Aus Kiel berichtet Julia Jüttner
Entscheidend in diesem Verfahren ist daher, wie andere Zeugen Roberts Zustand einstufen. Wirkte er betrunken? Orientierungslos?
Denn was in den 76 Minuten zwischen der Fahrt im Streifenwagen und dem tödlichen Unfall passierte, kann nicht geklärt werden. Sämtliche Angaben stammen von den beiden beschuldigten Beamten.
Sie behaupten, sie hätten Robert Syrokowski zu seinen Eltern nach Lübeck fahren wollen, aber der Schüler habe darauf bestanden, vorzeitig auszusteigen. Da er weder einen betrunkenen noch desorientierten Eindruck gemacht habe - zudem 18 Jahre alt und im Besitz eines Handys gewesen sei - hätten sie ihn einige Kilometer vor der Stadt an einer durch Straßenlaternen beleuchteten Stelle hinter dem Elbe-Lübeck-Kanal abgesetzt. Sie gingen davon aus, er werde sich ein Taxi rufen.
Seine Eltern sowie deren Rechtsanwälte Klaus Nentwig und Johann Schwenn glauben, dass Robert auf einem unbeleuchteten Waldparkplatz unweit der Stelle, wo er überfahren wurde, aus dem Streifenwagen ausstieg - betrunken, hilflos, frierend, ohne Geld und Orientierung. Nur deshalb habe er sich mitten auf den Asphalt gehockt, um jedes vorbeikommende Auto auf sich aufmerksam zu machen - und sei deshalb frontal von einem Wagen erfasst worden.
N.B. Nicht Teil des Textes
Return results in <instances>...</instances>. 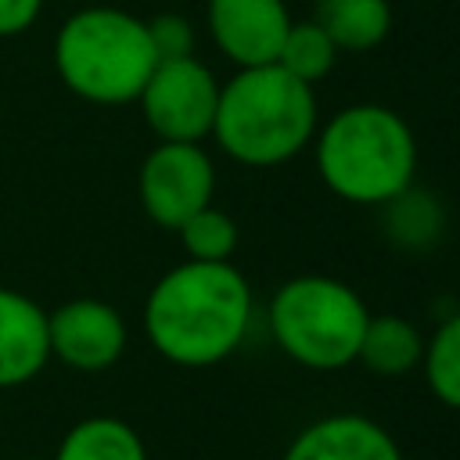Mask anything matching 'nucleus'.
<instances>
[{
    "mask_svg": "<svg viewBox=\"0 0 460 460\" xmlns=\"http://www.w3.org/2000/svg\"><path fill=\"white\" fill-rule=\"evenodd\" d=\"M252 323V288L234 262L183 259L144 298V334L172 367H216L230 359Z\"/></svg>",
    "mask_w": 460,
    "mask_h": 460,
    "instance_id": "f257e3e1",
    "label": "nucleus"
},
{
    "mask_svg": "<svg viewBox=\"0 0 460 460\" xmlns=\"http://www.w3.org/2000/svg\"><path fill=\"white\" fill-rule=\"evenodd\" d=\"M212 137L241 165H280L316 137V90L280 65L237 68L219 83Z\"/></svg>",
    "mask_w": 460,
    "mask_h": 460,
    "instance_id": "f03ea898",
    "label": "nucleus"
},
{
    "mask_svg": "<svg viewBox=\"0 0 460 460\" xmlns=\"http://www.w3.org/2000/svg\"><path fill=\"white\" fill-rule=\"evenodd\" d=\"M316 172L331 194L352 205H388L417 172V140L406 119L385 104H349L316 126Z\"/></svg>",
    "mask_w": 460,
    "mask_h": 460,
    "instance_id": "7ed1b4c3",
    "label": "nucleus"
},
{
    "mask_svg": "<svg viewBox=\"0 0 460 460\" xmlns=\"http://www.w3.org/2000/svg\"><path fill=\"white\" fill-rule=\"evenodd\" d=\"M158 65L147 22L119 7H83L54 36L61 83L90 104H129Z\"/></svg>",
    "mask_w": 460,
    "mask_h": 460,
    "instance_id": "20e7f679",
    "label": "nucleus"
},
{
    "mask_svg": "<svg viewBox=\"0 0 460 460\" xmlns=\"http://www.w3.org/2000/svg\"><path fill=\"white\" fill-rule=\"evenodd\" d=\"M266 316L277 349L291 363L331 374L356 363L370 309L345 280L302 273L273 291Z\"/></svg>",
    "mask_w": 460,
    "mask_h": 460,
    "instance_id": "39448f33",
    "label": "nucleus"
},
{
    "mask_svg": "<svg viewBox=\"0 0 460 460\" xmlns=\"http://www.w3.org/2000/svg\"><path fill=\"white\" fill-rule=\"evenodd\" d=\"M144 122L158 140L201 144L212 137V119L219 104V83L208 65L190 58L158 61L137 97Z\"/></svg>",
    "mask_w": 460,
    "mask_h": 460,
    "instance_id": "423d86ee",
    "label": "nucleus"
},
{
    "mask_svg": "<svg viewBox=\"0 0 460 460\" xmlns=\"http://www.w3.org/2000/svg\"><path fill=\"white\" fill-rule=\"evenodd\" d=\"M140 205L151 223L162 230H180L198 208L212 205L216 194V169L201 144H172L162 140L147 151L137 176Z\"/></svg>",
    "mask_w": 460,
    "mask_h": 460,
    "instance_id": "0eeeda50",
    "label": "nucleus"
},
{
    "mask_svg": "<svg viewBox=\"0 0 460 460\" xmlns=\"http://www.w3.org/2000/svg\"><path fill=\"white\" fill-rule=\"evenodd\" d=\"M126 338L129 331L122 313L101 298H72L47 313L50 359L79 374H101L115 367L126 352Z\"/></svg>",
    "mask_w": 460,
    "mask_h": 460,
    "instance_id": "6e6552de",
    "label": "nucleus"
},
{
    "mask_svg": "<svg viewBox=\"0 0 460 460\" xmlns=\"http://www.w3.org/2000/svg\"><path fill=\"white\" fill-rule=\"evenodd\" d=\"M205 25L212 43L237 68L273 65L291 25L284 0H208Z\"/></svg>",
    "mask_w": 460,
    "mask_h": 460,
    "instance_id": "1a4fd4ad",
    "label": "nucleus"
},
{
    "mask_svg": "<svg viewBox=\"0 0 460 460\" xmlns=\"http://www.w3.org/2000/svg\"><path fill=\"white\" fill-rule=\"evenodd\" d=\"M280 460H402V449L374 417L327 413L305 424Z\"/></svg>",
    "mask_w": 460,
    "mask_h": 460,
    "instance_id": "9d476101",
    "label": "nucleus"
},
{
    "mask_svg": "<svg viewBox=\"0 0 460 460\" xmlns=\"http://www.w3.org/2000/svg\"><path fill=\"white\" fill-rule=\"evenodd\" d=\"M50 363L47 313L14 288H0V388H22Z\"/></svg>",
    "mask_w": 460,
    "mask_h": 460,
    "instance_id": "9b49d317",
    "label": "nucleus"
},
{
    "mask_svg": "<svg viewBox=\"0 0 460 460\" xmlns=\"http://www.w3.org/2000/svg\"><path fill=\"white\" fill-rule=\"evenodd\" d=\"M420 359H424V334L410 320L395 313H377V316L370 313L359 338L356 363H363L370 374H381V377H402L417 370Z\"/></svg>",
    "mask_w": 460,
    "mask_h": 460,
    "instance_id": "f8f14e48",
    "label": "nucleus"
},
{
    "mask_svg": "<svg viewBox=\"0 0 460 460\" xmlns=\"http://www.w3.org/2000/svg\"><path fill=\"white\" fill-rule=\"evenodd\" d=\"M313 22L331 36L338 50L359 54V50H374L392 32V4L388 0H316Z\"/></svg>",
    "mask_w": 460,
    "mask_h": 460,
    "instance_id": "ddd939ff",
    "label": "nucleus"
},
{
    "mask_svg": "<svg viewBox=\"0 0 460 460\" xmlns=\"http://www.w3.org/2000/svg\"><path fill=\"white\" fill-rule=\"evenodd\" d=\"M50 460H147V446L133 424L111 413H93L75 420Z\"/></svg>",
    "mask_w": 460,
    "mask_h": 460,
    "instance_id": "4468645a",
    "label": "nucleus"
},
{
    "mask_svg": "<svg viewBox=\"0 0 460 460\" xmlns=\"http://www.w3.org/2000/svg\"><path fill=\"white\" fill-rule=\"evenodd\" d=\"M420 370H424L431 395L442 406L460 410V309L453 316H446L431 331V338H424Z\"/></svg>",
    "mask_w": 460,
    "mask_h": 460,
    "instance_id": "2eb2a0df",
    "label": "nucleus"
},
{
    "mask_svg": "<svg viewBox=\"0 0 460 460\" xmlns=\"http://www.w3.org/2000/svg\"><path fill=\"white\" fill-rule=\"evenodd\" d=\"M338 47L331 43V36L309 18V22H291L288 32H284V43L277 50V61L284 72H291L295 79L316 86L338 61Z\"/></svg>",
    "mask_w": 460,
    "mask_h": 460,
    "instance_id": "dca6fc26",
    "label": "nucleus"
},
{
    "mask_svg": "<svg viewBox=\"0 0 460 460\" xmlns=\"http://www.w3.org/2000/svg\"><path fill=\"white\" fill-rule=\"evenodd\" d=\"M176 234L187 259H198V262H230V255L237 252V223L230 212L216 205L198 208L187 223H180Z\"/></svg>",
    "mask_w": 460,
    "mask_h": 460,
    "instance_id": "f3484780",
    "label": "nucleus"
},
{
    "mask_svg": "<svg viewBox=\"0 0 460 460\" xmlns=\"http://www.w3.org/2000/svg\"><path fill=\"white\" fill-rule=\"evenodd\" d=\"M438 226H442V212H438L435 198L417 194L413 187H406L399 198L388 201V230L399 244L420 248L438 234Z\"/></svg>",
    "mask_w": 460,
    "mask_h": 460,
    "instance_id": "a211bd4d",
    "label": "nucleus"
},
{
    "mask_svg": "<svg viewBox=\"0 0 460 460\" xmlns=\"http://www.w3.org/2000/svg\"><path fill=\"white\" fill-rule=\"evenodd\" d=\"M147 36L158 61L169 58H190L194 54V29L183 14H158L147 22Z\"/></svg>",
    "mask_w": 460,
    "mask_h": 460,
    "instance_id": "6ab92c4d",
    "label": "nucleus"
},
{
    "mask_svg": "<svg viewBox=\"0 0 460 460\" xmlns=\"http://www.w3.org/2000/svg\"><path fill=\"white\" fill-rule=\"evenodd\" d=\"M43 11V0H0V36L25 32Z\"/></svg>",
    "mask_w": 460,
    "mask_h": 460,
    "instance_id": "aec40b11",
    "label": "nucleus"
},
{
    "mask_svg": "<svg viewBox=\"0 0 460 460\" xmlns=\"http://www.w3.org/2000/svg\"><path fill=\"white\" fill-rule=\"evenodd\" d=\"M18 460H40V456H18Z\"/></svg>",
    "mask_w": 460,
    "mask_h": 460,
    "instance_id": "412c9836",
    "label": "nucleus"
}]
</instances>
Fest steht: Beide Polizisten meldeten ihrer Leitstelle nichts von ihrem Vorhaben. Ebenso sicher ist, dass Robert von seinem Handy aus den Notruf 110 wählte - obwohl er noch auf dem Rücksitz des Streifenwagens saß. Gab es eine Auseinandersetzung im Auto? Hatte er Angst?
Zudem wählte er die Nummer seiner Freundin, die ihr Handy abgeschaltet hatte, und zweimal versuchte er, seine Eltern zu erreichen, vertippte sich aber.
Die angeklagten Polizisten versuchten heute vor Gericht, sich von Aussagen, die sie im ersten Verfahren machten, zu distanzieren. Ihre Verteidiger - das Ehepaar Annette Marberth-Kubicki und der FDP-Politiker Wolfgang Kubicki aus Kiel - standen bemüht beratend zur Seite.
Zwischen ihnen und den beiden Nebenklagevertretern Klaus Nentwig aus Bad Schwartau und dem Hamburger Staranwalt Johann Schwenn kam es zu heftigen Wortwechseln.
"Ich halte es für sehr wahrscheinlich, dass die Angeklagten wegen Aussetzung verurteilt werden", zeigte sich Schwenn im Gespräch mit SPIEGEL ONLINE zuversichtlich. Er war es auch, der eine Verlegung des Verfahrens ans Landgericht Kiel beantragt hatte, weil "der Eindruck entstanden war, dass sich die Lübecker Staatsanwaltschaft als zusätzliche Verteidigung der Angeklagten verstanden hat".